The extractability of Fe^{3+} is similar to that of uranium, so it must be reduced to Fe^{2+} before the extraction.

===Stripping===
The uranium is then stripped from the DEHPA/kerosene solution with hydrochloric acid, hydrofluoric acid, or carbonate solutions. Sodium carbonate solutions effectively strip uranium from the organic layer, but the sodium salt of DEHPA is somewhat soluble in water, which can lead to loss of the extractant.

===Synergistic effects===
The extractive capabilities of DEHPA can be increased through synergistic effects by the addition of other organophosphorus compounds. Tributyl phosphate is often used, as well as dibutyl-, diamyl-, and dihexylphosphonates. The synergistic effects are thought to occur by the addition of the trialkylphosphate to the uranyl-DEHPA complex by hydrogen bonding. The synergistic additive may also react with the DEHPA, competing with the uranyl extraction, resulting in a decrease in extraction efficiency past a concentration specific to the compound.

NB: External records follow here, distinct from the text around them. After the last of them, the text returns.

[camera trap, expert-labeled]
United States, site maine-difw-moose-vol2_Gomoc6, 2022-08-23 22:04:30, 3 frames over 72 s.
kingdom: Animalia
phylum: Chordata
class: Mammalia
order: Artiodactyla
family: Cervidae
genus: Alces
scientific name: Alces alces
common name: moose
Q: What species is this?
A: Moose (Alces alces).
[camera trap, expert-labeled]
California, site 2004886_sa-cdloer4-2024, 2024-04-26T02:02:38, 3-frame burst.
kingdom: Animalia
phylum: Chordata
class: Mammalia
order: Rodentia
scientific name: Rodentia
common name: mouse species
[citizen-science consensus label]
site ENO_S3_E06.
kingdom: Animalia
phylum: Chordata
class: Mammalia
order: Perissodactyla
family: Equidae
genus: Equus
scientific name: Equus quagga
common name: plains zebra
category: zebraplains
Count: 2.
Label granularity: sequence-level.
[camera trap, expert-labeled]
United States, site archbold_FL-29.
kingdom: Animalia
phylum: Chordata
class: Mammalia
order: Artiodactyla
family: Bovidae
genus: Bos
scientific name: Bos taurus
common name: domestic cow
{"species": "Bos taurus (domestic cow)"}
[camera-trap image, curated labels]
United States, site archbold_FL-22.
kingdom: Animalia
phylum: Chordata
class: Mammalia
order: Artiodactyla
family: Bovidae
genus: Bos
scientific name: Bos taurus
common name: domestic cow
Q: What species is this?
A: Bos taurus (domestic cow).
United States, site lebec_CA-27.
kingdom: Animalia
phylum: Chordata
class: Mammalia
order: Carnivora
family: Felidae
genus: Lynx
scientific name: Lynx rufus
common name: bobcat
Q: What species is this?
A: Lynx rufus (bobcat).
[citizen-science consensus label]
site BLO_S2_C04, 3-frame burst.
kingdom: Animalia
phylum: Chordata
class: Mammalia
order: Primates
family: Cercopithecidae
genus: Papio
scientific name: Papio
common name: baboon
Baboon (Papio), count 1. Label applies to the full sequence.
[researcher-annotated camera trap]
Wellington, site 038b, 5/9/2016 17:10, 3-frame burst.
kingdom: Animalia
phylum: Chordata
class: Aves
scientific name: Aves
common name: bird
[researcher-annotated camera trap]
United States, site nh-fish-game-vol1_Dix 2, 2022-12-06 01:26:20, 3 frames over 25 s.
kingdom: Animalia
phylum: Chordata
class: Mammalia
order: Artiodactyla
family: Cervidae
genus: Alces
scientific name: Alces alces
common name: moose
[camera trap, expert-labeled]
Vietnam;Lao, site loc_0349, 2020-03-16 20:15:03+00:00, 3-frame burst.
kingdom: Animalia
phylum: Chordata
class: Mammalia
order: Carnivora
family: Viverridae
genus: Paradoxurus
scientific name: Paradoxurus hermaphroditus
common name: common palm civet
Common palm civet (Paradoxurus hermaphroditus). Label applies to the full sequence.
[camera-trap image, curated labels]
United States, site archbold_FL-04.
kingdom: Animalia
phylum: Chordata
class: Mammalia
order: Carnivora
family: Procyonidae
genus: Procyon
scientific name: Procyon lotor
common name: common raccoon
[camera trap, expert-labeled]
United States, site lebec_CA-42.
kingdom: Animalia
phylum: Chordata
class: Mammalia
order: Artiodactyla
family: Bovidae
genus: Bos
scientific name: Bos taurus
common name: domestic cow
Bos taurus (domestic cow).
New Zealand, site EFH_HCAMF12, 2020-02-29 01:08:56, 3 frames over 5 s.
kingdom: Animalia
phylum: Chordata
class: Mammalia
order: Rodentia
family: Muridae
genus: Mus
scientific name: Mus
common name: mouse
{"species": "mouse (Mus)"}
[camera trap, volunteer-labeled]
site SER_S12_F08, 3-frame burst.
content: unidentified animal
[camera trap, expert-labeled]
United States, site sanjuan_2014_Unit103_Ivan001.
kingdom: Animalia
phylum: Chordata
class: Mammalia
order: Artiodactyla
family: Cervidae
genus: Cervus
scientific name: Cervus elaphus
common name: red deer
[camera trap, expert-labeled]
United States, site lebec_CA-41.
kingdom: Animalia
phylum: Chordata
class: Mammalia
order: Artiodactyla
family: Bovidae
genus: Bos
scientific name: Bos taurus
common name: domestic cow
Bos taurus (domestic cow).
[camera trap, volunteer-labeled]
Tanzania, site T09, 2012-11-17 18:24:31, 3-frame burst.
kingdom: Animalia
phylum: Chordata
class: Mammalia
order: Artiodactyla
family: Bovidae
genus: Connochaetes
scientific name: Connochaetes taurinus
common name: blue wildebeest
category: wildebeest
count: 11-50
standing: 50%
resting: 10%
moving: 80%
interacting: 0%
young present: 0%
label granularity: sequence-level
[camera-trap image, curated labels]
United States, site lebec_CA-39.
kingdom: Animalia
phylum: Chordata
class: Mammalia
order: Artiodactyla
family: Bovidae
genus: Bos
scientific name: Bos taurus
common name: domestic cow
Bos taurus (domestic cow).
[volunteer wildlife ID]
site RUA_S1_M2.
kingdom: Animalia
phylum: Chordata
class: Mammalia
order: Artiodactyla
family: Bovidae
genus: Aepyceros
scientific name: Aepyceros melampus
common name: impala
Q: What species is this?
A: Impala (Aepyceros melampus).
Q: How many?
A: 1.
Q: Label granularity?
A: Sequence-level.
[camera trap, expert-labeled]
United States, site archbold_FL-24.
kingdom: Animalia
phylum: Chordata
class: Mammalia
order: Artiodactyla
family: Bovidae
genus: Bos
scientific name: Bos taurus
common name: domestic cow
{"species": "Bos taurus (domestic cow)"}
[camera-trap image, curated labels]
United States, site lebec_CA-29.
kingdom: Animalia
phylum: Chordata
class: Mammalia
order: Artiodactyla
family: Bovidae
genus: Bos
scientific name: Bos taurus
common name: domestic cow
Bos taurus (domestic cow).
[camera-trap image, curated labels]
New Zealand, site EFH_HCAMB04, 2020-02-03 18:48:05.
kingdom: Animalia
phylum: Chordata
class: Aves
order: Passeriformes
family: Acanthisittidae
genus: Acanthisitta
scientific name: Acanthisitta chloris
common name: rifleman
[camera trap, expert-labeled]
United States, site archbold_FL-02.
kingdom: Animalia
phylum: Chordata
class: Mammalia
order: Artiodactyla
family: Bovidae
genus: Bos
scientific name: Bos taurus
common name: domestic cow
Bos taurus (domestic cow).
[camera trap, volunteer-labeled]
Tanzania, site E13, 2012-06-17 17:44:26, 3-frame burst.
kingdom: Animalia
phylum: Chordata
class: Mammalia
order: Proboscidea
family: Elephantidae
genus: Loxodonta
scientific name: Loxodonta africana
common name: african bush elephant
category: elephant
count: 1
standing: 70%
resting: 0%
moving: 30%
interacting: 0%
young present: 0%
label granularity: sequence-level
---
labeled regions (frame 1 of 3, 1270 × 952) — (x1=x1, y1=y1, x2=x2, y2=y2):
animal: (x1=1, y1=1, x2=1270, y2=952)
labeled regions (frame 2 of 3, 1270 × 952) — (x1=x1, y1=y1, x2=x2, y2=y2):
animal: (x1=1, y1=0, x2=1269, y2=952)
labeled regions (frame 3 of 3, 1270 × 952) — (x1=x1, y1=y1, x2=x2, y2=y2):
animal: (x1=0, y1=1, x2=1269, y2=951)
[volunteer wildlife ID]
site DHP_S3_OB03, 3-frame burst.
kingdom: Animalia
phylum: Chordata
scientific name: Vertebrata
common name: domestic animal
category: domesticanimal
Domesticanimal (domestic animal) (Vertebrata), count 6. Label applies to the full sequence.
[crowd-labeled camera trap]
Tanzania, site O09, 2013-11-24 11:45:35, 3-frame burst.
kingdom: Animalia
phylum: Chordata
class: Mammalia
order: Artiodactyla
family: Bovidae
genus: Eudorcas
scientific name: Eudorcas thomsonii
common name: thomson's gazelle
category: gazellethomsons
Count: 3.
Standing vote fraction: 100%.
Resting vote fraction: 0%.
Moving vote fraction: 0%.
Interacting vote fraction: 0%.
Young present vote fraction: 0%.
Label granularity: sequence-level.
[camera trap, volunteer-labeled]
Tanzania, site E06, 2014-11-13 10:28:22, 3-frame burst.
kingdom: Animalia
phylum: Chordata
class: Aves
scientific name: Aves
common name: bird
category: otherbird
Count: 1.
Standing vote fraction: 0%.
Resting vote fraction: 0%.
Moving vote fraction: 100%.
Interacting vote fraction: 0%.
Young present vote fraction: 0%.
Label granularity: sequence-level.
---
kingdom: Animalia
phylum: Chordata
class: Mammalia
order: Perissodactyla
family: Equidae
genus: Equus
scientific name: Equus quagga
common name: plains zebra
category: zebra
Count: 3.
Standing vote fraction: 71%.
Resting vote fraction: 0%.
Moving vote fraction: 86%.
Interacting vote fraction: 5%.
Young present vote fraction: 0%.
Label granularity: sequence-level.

===Alternatives to DEHPA===
Alternative organophosphorus compounds include trioctylphosphine oxide and bis(2,4,4-trimethyl pentyl)phosphinic acid. Secondary, tertiary, and quaternary amines have also been used for some uranium extractions. Compared to phosphate extractants, amines are more selective for uranium, extract the uranium faster, and are easily stripped with a wider variety of reagents. However, the phosphates are more tolerant of solids in the feed solution and show faster phase separation.